- **PROBLEMS TO WORK ON**:
1. Summarize the article below on Egypt's Christian Family Law bill in two sentences.
2. In the article below on Egypt's Christian Family Law bill, how many grounds for divorce did the 1938 Bylaws allow?

***** DOCUMENT SEGMENT *****

Design by Ahmed Belal/Al Manassa
Legal consultant to the Coptic Church says all recognized denominations in Egypt participated in the drafting process.

The unholy ghost of civil marriage: Unresolved crises in the Christian Family Law

Published Thursday, May 14, 2026 - 13:14

Within the halls of the Egyptian Parliament, the Christian Family Law bill, associated with the broader Personal Status bill, is currently making its rounds. This follows its approval by the Cabinet on April 22, a necessary precursor to its referral to the House of Representatives.

The draft was forged through 35 sessions of a specialized legal committee tasked with studying the personal status of Christians in Egypt. Chaired by a representative of the Ministry of Justice, the committee comprised delegates from relevant ministries and various Christian denominations. Curiously, the bill’s provisions remained shielded from public view until twelve days after the government’s approval.

This opacity persists despite the Ministry of Justice’s claims of an “expanded societal dialogue” that allegedly included “members of the denominations addressed by its provisions to identify their perspectives.” According to the prime minister’s statement, these sessions resulted in a consensus on the majority of the draft’s articles.

However, as official media celebrated the referral as a long-awaited panacea for thousands of families trapped in legal limbo, several human rights defenders took to social media to criticize their exclusion. They lamented the secrecy surrounding a bill that governs the most intimate aspects of the lives of the citizens it addresses.

Roots and remnants

His Holiness Pope Tawadros II during Mass

In a recent interview with Watani newspaper, Pope Tawadros II expressed a sense of resolution. “I am entirely comfortable with the new Personal Status Law,” he stated. “It will provide a solution to many of the problems that Christian families have suffered from. The circumstances are now perfectly conducive for the law’s issuance.” He emphasized the Church’s commitment to maintaining family cohesion.

Indeed, the docket of pending cases is overflowing. While divorce remains the most agonizing and complex issue, it is merely the tip of an iceberg whose roots stretch back decades.

The socio-political aperture following the January 2011 Revolution saw the formation of movements resisting what they termed “clerical intransigence.” Hundreds of Christians seeking divorce and the right to a second marriage staged a massive sit-in before the Clerical Council, demanding a return to the 1938 Bylaws, which allowed nine grounds for divorce.

At the time, Cathedral security deployed guard dogs to disperse the protesters before police arrived—an incident Metropolitan Paula dismissed as one of the “negative byproducts of the January 25 Revolution” intended to “tarnish its achievements.”

The tension reached a breaking point in 2015 when, during one of Pope Tawadros’s weekly sermons, over 25 individuals interrupted the lecture to demand a resolution to their marital crises.

***** EXERCISE DATA *****

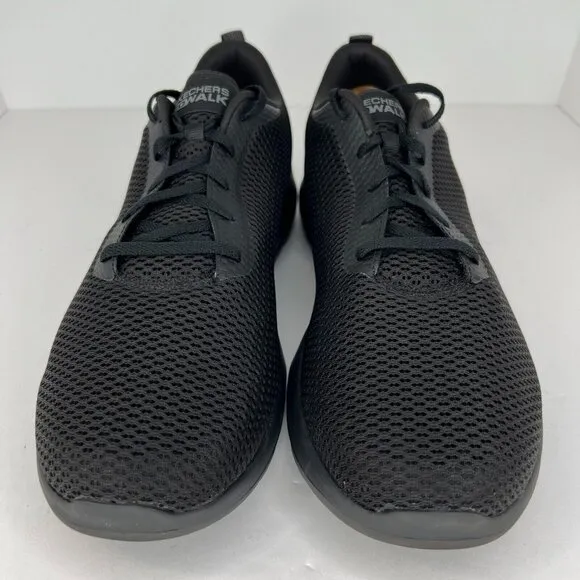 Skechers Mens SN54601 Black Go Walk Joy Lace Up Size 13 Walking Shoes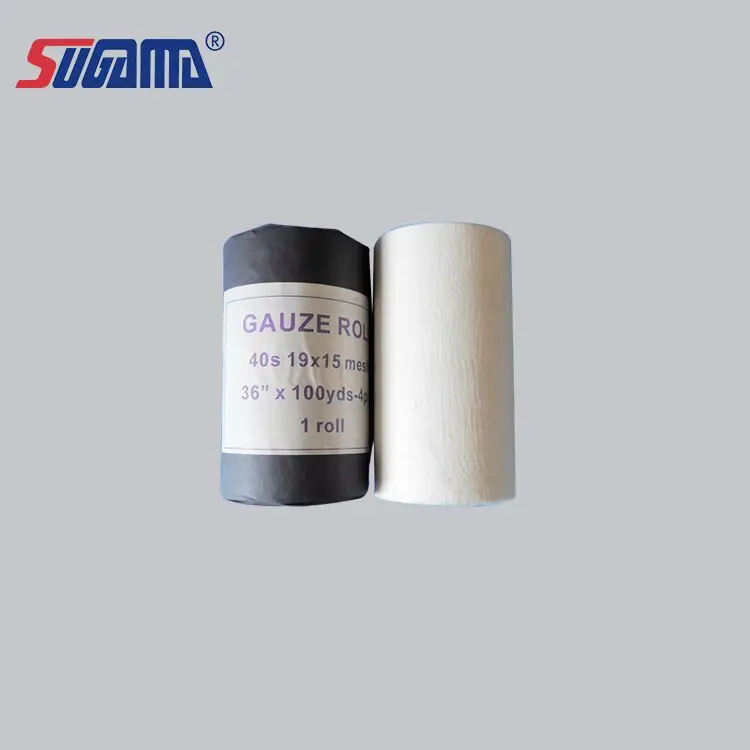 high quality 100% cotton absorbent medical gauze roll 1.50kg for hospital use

*****
***** EXERCISE DATA *****

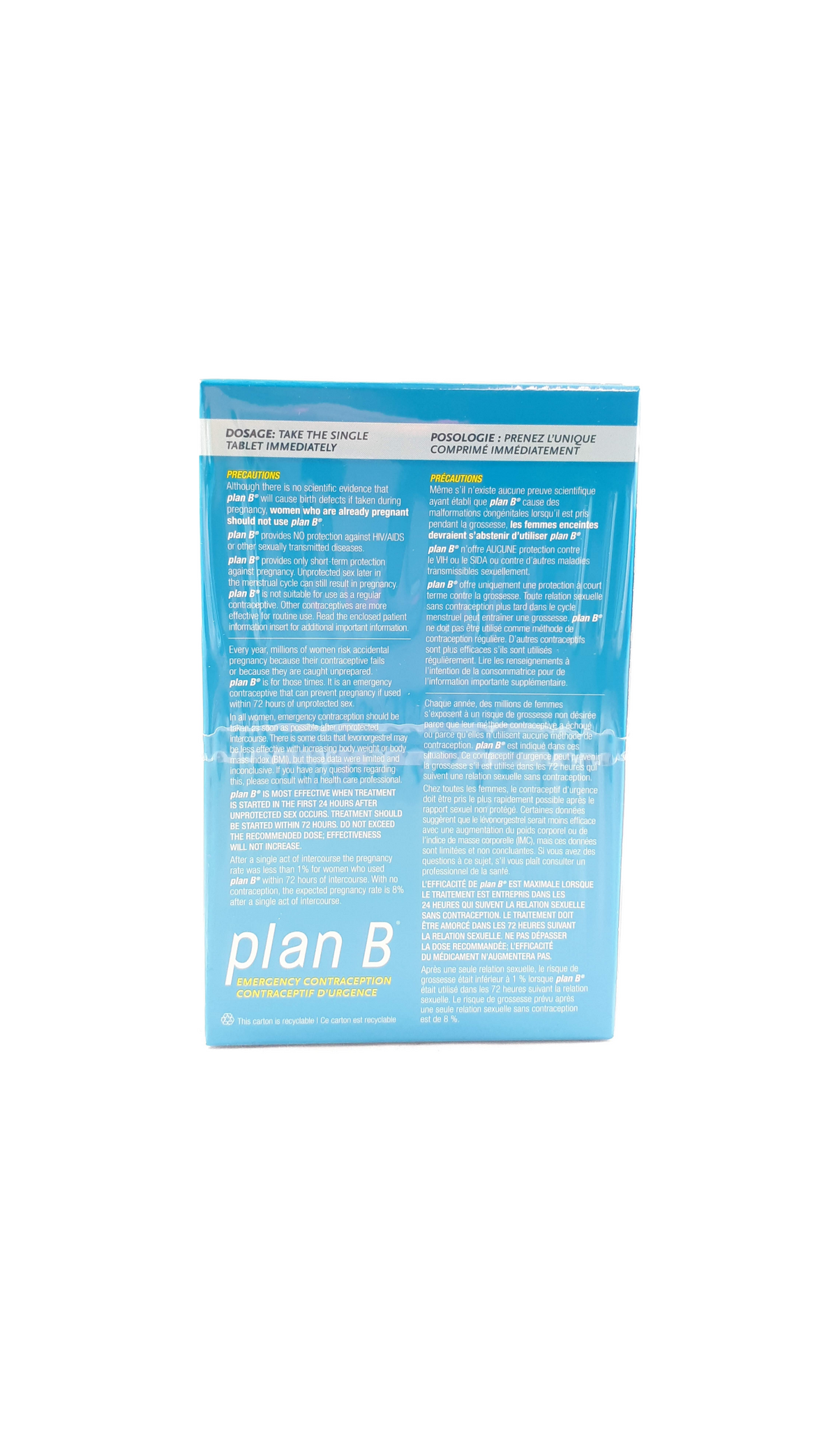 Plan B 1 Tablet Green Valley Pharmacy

*****

- **RESULTS BY TASK**:
1. Egypt's Christian Family Law bill was drafted over 35 sessions by a committee chaired by a Ministry of Justice representative and is now before Parliament after Cabinet approval on April 22, though its provisions stayed hidden from the public for twelve days and human rights defenders criticized their exclusion. Pope Tawadros II has said he is entirely comfortable with the law, which addresses long-standing crises over divorce that led to a sit-in after the January 2011 Revolution and to the interruption of one of his sermons in 2015.

2. Nine.